On the foundation of the Drummond professorship of political economy at Oxford in 1825, he was elected to fill the chair, which he occupied until 1830 and again from 1847 to 1852. In 1830, he was requested by Lord Melbourne to inquire into the state of combinations and strikes, report on the state of the law and suggest improvements.
Senior was a member of the Poor Law Inquiry Commission of 1832, and of the Royal Commission of 1837 on handloom weavers. The report of the latter, published in 1841, was drawn up by him and had the substance of the report he had prepared some years earlier, on combinations and strikes.
Later life
Senior became a good friend of Alexis de Tocqueville (1805–1859) whom he met in 1833 for the first time before the publishing of Democracy in America.[4]

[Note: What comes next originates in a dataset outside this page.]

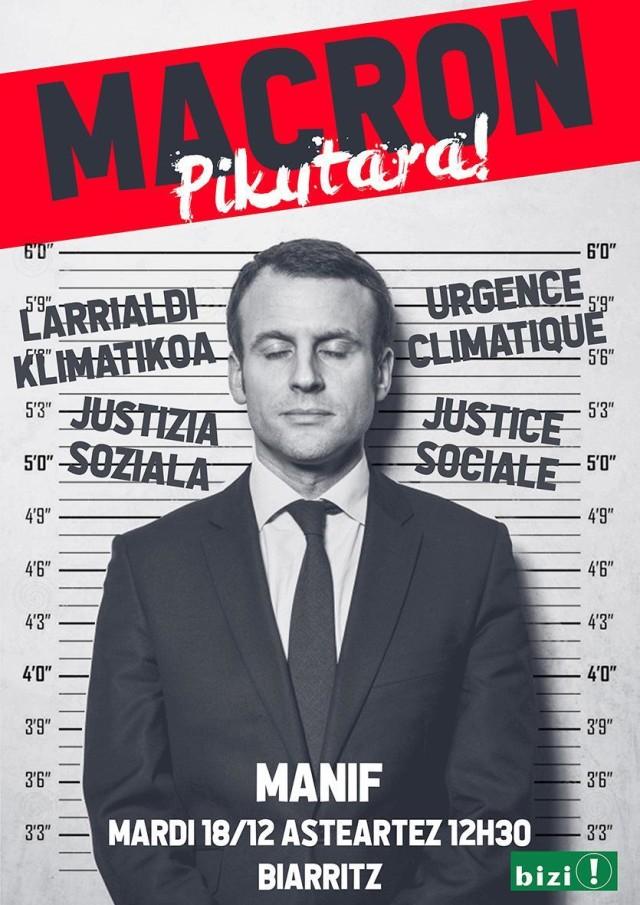 MacronPikutara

Senior was in the spring of 1849 legal advisor and counsellor to Jenny Lind, who then was performing in London. She intended to marry a soldier named Harris, and Senior was supposed to draw up marriage settlements. Harriet Grote in correspondence calls him Claudius Harris, a lieutenant of the Madras Cavalry; the Grote connection was that he was the brother of the wife of Joseph Grote, the brother of her husband, George.[5][6] Senior accompanied Lind and Harriet Grote to Paris (amid civil strife and a cholera epidemic).[7] The marriage failed to take place.[8]
Senior was "indirectly responsible for the contract which Jenny Lind condescended to sign in 1850 with the American promoter P. T. Barnum".[9][10]
Senior was one of the commissioners appointed in 1864 to inquire into popular education in England. He died at Kensington that year.
Writings
Senior was a contributor to the Quarterly Review, Edinburgh Review, London Review and North British Review. In their pages, he dealt with literary as well as with economic and political subjects. The London Review was a project of Senior from 1828, for a quarterly periodical. It was backed by Richard Whately and others of the Oriel Noetics, and with the help of Thomas Mayo, he found an editor in Joseph Blanco White. Early contributions from John Henry Newman, Edwin Chadwick and Senior himself (on the Waverley novels and William Jacob's views) were not enough to establish it, and it ceased publication in mid-1829.[11]
Economics
His writings on economic theory consisted of an article in the Encyclopædia Metropolitana, afterwards separately published as An Outline of the Science of Political Economy (1836), and his lectures delivered at Oxford. Of the latter, the following were printed:
- An Introductory Lecture on Political Economy (London: John Murray, 1827).
- Two Lectures on Population, with a correspondence between the author and Malthus (1829).[12]
- Three Lectures on the Transmission of the Precious Metals from Country to Country, and the Mercantile Theory of Wealth (1828).
- Three Lectures on the Cost of obtaining Money, and on some Effects of Private and Government Paper Money (London: John Murray, 1830).
- Three Lectures on the Rate of Wages (1830, 2nd ed. 1831).[13]
- A Lecture on the Production of Wealth (1847).
- Four Introductory Lectures on Political Economy (1852).
Several of his lectures were translated into French by M. Arrivabne under the title of Principes Fondamentaux d'Economie Politique (1835).
Social questions
Senior also wrote on administrative and social questions:
- Report on the Depressed State of the Agriculture of the United Kingdom. In: The Quarterly Review (1821), p. 466–504
- A Letter to Lord Howick on a Legal Provision for the Irish Poor, Commutation of Tithes and a Provision for the Irish Roman Catholic Clergy (1831, 3rd ed., 1832, with a preface containing suggestions as to the measures to be adopted in the present emergency)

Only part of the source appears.